(Try it): Please retype the passage below on estimating forests with PNUTS, in full and word for word.

# Estimation of Forrests using PNUTS

Instead of estimating the phylogenies, substitution and rate parameters for each language family separately, a hierarchical model will be defined, where the estimation can happen for several data sets at once. Thus a hyperprior on the substition paramters, the rates and the trees can be defined. Currently, this only works on the `Forrest` branch of the MCPhylo package.

**Although the whole library uses Multithreading. This estimation will be terribly slow. PNUTS for large trees is very slow.**

**This is just to demonstrate the setup. Multiple Chains etc. have to be used on a proper experiment.**

In [1]:
include("../src/MCPhylo.jl")
using .MCPhylo
using Random
Random.seed!(42);

│          Computation is performed without CUDA functionality.

(Data):
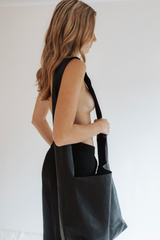 The Everyday Crossbody - Black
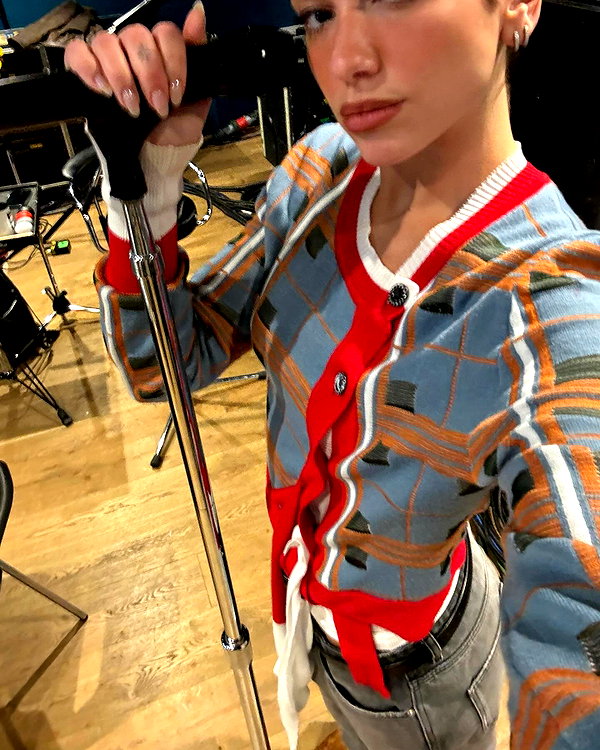 dualipa instagram image archive image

(Task solution):
# Estimation of Forrests using PNUTS

Instead of estimating the phylogenies, substitution and rate parameters for each language family separately, a hierarchical model will be defined, where the estimation can happen for several data sets at once. Thus a hyperprior on the substition paramters, the rates and the trees can be defined. Currently, this only works on the `Forrest` branch of the MCPhylo package.

**Although the whole library uses Multithreading. This estimation will be terribly slow. PNUTS for large trees is very slow.**

**This is just to demonstrate the setup. Multiple Chains etc. have to be used on a proper experiment.**

In [1]:
include("../src/MCPhylo.jl")
using .MCPhylo
using Random
Random.seed!(42);

│          Computation is performed without CUDA functionality.